[Extracted material]
== == ==
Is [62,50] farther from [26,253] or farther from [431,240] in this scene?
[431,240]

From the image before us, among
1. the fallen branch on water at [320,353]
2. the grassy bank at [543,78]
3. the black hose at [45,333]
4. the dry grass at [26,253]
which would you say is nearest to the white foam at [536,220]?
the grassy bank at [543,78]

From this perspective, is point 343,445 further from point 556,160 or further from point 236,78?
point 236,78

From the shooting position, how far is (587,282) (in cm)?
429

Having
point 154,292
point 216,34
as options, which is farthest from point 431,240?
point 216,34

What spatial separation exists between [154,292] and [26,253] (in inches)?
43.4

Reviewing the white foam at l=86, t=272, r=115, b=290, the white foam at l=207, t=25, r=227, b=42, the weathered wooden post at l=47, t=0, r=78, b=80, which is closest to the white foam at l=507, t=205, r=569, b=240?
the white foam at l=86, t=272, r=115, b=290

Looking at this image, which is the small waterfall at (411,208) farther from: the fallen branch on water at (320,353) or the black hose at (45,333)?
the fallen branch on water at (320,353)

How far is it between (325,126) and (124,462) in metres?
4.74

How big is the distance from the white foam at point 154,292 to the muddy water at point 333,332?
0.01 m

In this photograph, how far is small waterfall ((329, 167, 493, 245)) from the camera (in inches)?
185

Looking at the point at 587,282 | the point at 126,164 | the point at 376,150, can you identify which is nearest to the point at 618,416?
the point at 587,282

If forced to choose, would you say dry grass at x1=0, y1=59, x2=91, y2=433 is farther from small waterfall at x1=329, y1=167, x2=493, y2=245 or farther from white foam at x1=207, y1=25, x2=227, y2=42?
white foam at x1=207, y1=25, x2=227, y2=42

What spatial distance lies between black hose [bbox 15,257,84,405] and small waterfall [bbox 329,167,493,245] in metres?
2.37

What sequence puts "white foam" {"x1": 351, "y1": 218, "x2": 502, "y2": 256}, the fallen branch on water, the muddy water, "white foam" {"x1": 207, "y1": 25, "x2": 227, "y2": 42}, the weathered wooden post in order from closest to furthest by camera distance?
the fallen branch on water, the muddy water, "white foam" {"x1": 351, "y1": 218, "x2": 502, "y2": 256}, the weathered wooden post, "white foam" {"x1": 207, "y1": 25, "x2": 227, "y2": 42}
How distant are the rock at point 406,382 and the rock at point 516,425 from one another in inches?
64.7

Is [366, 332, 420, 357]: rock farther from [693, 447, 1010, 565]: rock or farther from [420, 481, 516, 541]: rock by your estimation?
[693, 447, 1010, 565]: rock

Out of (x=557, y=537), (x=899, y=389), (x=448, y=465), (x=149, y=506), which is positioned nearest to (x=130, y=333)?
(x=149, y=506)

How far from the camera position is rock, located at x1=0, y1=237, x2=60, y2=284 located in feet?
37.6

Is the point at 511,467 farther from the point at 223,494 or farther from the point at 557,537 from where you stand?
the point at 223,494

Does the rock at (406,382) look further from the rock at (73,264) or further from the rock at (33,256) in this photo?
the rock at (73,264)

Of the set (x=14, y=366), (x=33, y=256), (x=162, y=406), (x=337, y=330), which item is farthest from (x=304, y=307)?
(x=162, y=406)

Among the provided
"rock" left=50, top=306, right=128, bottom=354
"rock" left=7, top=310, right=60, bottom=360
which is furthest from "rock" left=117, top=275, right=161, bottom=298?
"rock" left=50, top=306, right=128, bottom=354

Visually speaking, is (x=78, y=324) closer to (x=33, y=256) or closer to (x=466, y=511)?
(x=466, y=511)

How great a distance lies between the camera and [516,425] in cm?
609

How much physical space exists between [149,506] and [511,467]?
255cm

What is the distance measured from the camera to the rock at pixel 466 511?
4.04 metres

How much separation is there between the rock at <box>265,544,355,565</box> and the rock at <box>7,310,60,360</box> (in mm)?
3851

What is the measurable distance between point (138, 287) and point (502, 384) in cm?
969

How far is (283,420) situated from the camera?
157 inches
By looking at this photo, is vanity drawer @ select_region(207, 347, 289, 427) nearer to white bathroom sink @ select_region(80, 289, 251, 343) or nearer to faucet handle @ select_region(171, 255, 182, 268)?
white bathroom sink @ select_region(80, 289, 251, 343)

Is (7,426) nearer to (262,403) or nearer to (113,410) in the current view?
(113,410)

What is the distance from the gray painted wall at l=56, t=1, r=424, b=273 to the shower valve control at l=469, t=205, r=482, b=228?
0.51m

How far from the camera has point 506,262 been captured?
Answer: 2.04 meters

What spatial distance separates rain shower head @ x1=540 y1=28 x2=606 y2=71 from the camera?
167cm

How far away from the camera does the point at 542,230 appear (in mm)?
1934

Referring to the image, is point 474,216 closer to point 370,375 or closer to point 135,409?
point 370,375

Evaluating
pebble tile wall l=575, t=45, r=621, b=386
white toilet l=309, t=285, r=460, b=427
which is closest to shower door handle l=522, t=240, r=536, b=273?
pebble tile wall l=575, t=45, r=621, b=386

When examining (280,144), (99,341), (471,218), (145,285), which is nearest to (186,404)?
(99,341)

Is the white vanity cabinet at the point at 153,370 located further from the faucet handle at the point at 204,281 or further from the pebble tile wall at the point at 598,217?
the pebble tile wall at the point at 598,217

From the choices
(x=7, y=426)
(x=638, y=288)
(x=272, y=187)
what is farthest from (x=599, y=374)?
== == ==
> [TASK INSTRUCTIONS]: Give the lines of the material from the line containing "Is the white" through the end of the material as a JSON list of strings, one string per line, with blank lines omitted.

> [THE ANSWER]:
[
  "Is the white vanity cabinet at the point at 153,370 located further from the faucet handle at the point at 204,281 or further from the pebble tile wall at the point at 598,217?",
  "the pebble tile wall at the point at 598,217",
  "From the choices",
  "(x=7, y=426)",
  "(x=638, y=288)",
  "(x=272, y=187)",
  "what is farthest from (x=599, y=374)?"
]